Sur le RING

Michel Houellebecq se confie

SURLERING.COM - THE BOOKMAKER - par Murielle Lucie Clément - le 17/02/2010 - 4 réactions - Facebook Twitter Wikio print.jpg, 760B

Dernière minute : selon nos sources, Michel Houellebecq aurait signé un nouveau roman pour les éditions Flammarion.

 



Depuis son livre Les Particules élémentaires (1998), Michel Houellebecq domine la scène littéraire française. Son dernier roman, La Possibilité d’une île (2005) ne dérogeait pas à la règle. Il se profilait même bien avant sa publication. Michel Houellebecq, une fois de plus, se retrouvait dans tous les magazines littéraires, cela va de soi, mais aussi dans toute la presse quotidienne, hebdomadaire et mensuelle. Les journalistes louaient le livre avant de l’avoir lu. Cet engouement était dû, en partie, au battage publicitaire qui accompagna sa sortie. Mais cela ne suffit pas à expliquer son succès. C’est un texte terriblement intelligent dans ses réflexions, ambitieux, provocant. Michel Houellebecq n’écrit pas pour distraire ou donner du bon temps. Ce serait plutôt pour annoncer les mauvaises nouvelles. La fin de l’humanité. Rien que cela !

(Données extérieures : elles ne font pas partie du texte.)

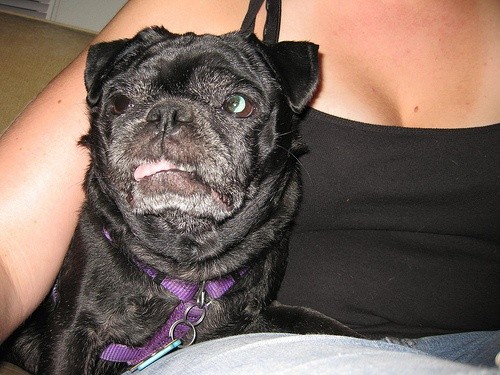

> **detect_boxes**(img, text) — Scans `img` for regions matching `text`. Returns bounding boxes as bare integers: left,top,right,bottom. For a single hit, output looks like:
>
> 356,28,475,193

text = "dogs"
0,26,373,375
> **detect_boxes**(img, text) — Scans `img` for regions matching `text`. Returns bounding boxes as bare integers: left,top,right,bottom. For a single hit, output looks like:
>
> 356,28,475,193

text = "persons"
1,0,500,374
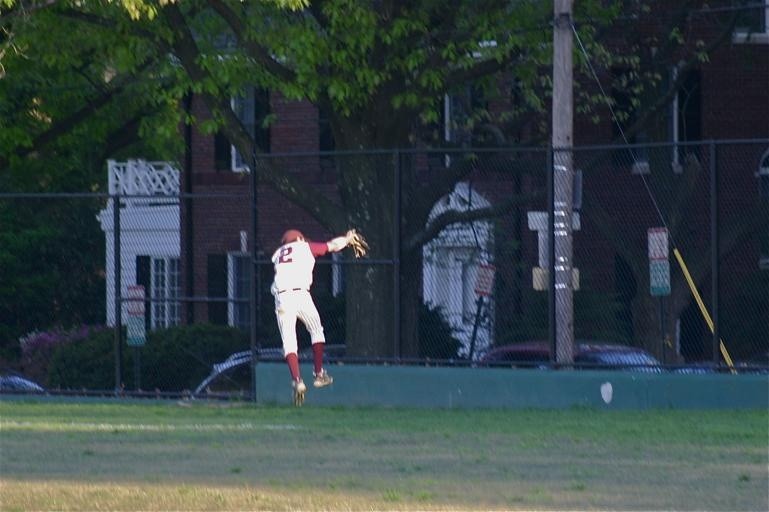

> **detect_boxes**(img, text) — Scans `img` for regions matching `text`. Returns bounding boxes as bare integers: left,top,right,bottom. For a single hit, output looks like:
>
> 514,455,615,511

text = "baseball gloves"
348,228,370,258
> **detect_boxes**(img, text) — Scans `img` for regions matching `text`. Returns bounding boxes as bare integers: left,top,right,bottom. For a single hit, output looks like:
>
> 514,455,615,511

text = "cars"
479,345,769,375
0,373,49,394
193,348,353,403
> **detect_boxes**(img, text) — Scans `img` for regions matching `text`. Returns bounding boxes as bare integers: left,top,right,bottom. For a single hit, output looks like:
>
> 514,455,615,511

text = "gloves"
348,233,371,259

Une secte promet l’immortalité à ses membres et grâce à ça, réussit à supplanter les religions en place. L’action se passe au cours du vingt-et-unième siècle. La société, en proie au nihilisme, se voit submergée par les adeptes qui ont besoin d’espérance. Chacun d’eux, avant son suicide volontaire, livre un peu d’ADN et un « récit de vie », sorte d’autobiographie afin d’être cloné, un jour prochain, en néo-humain. Ce clone, lorsqu’il approche la cinquantaine, à son tour, produit un « récit de vie », et laisse la place à un successeur obtenu par clonage et ainsi de suite.

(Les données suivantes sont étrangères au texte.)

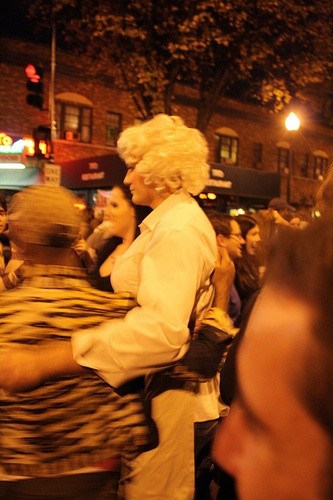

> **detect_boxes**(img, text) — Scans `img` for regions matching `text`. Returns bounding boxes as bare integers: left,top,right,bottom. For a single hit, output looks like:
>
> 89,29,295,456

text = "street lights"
284,112,301,204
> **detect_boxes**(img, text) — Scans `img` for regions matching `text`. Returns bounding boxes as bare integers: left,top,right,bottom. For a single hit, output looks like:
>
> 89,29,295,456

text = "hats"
4,182,85,247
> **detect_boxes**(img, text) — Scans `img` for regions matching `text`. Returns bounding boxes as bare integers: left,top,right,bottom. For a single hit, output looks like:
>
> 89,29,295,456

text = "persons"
283,212,302,227
218,161,333,405
212,211,333,500
237,215,262,308
0,113,221,500
0,183,240,500
0,196,12,270
211,211,246,313
88,184,154,294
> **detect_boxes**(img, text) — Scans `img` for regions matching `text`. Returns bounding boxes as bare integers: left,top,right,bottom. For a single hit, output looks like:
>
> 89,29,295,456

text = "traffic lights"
23,62,49,110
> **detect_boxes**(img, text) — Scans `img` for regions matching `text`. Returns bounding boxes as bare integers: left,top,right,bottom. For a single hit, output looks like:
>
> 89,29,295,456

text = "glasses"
226,233,243,239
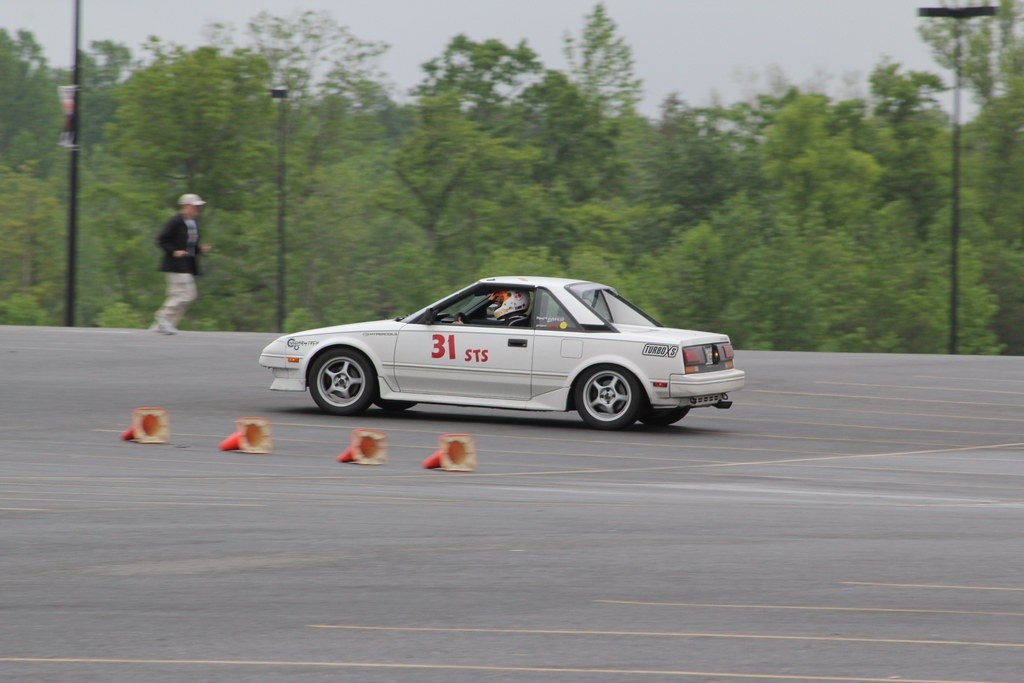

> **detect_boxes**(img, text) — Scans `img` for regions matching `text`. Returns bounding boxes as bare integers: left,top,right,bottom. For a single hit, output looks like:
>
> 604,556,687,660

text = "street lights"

Dans La Possibilité d’une île, les néo-humains viennent sur terre à l’âge de dix-huit ans. Ils vivent seuls, dans un monde dominé par l’informatique, reliés entre eux par leur connexion Internet, dans des résidences qui rappellent à s’y méprendre les « gate communities » américaines, exception faite de leur solitude. En effet, chaque résidence ne connaît qu’un seul habitant. Le livre se construit autour du « récit de vie » de Daniel1, découvert, lu et commenté par Daniel24, puis Daniel25, ses clones, quelque deux mille ans plus tard. Une fois de plus, l’action se situe en dehors de l’humanité ce qui procure une très bonne occasion de fouiller à distance la société.

On le sait, la critique, est la spécialité de Houellebecq. Daniel1 fait irrésistiblement penser à l’auteur. Plein de sarcasme, il examine tout et n’importe quoi, et se lance dans des gags plus que douteux parfois.
Toutefois, une chose est certaine : il n’a pas son pareil pour tourner en dérision la droite comme la gauche, les écologistes ou les médias, et briser les tabous les plus résistants : la vieillesse, l’enfance, le suicide pour ne nommer que ceux-là. Bien entendu, il y a de la fanfaronnade dans tout cela. Mais réduire le roman à ces instants de provocation serait injuste.

Houellebecq est une valeur sûre. Cela semble l’évidence à la lecture de ce dernier roman. Toutefois, personne jusqu’à présent n’a été capable d’en discerner la raison. Est-ce une question de style ? Et puis qu’est-ce que le style ? Qu’en pense-t-il lui-même ? Pour répondre, Michel Houellebecq supprime son éternelle cigarette tenue entre le majeur et l’annulaire. Une habitude qu’il a depuis qu’il était étudiant à l’École Louis Lumière de Paris.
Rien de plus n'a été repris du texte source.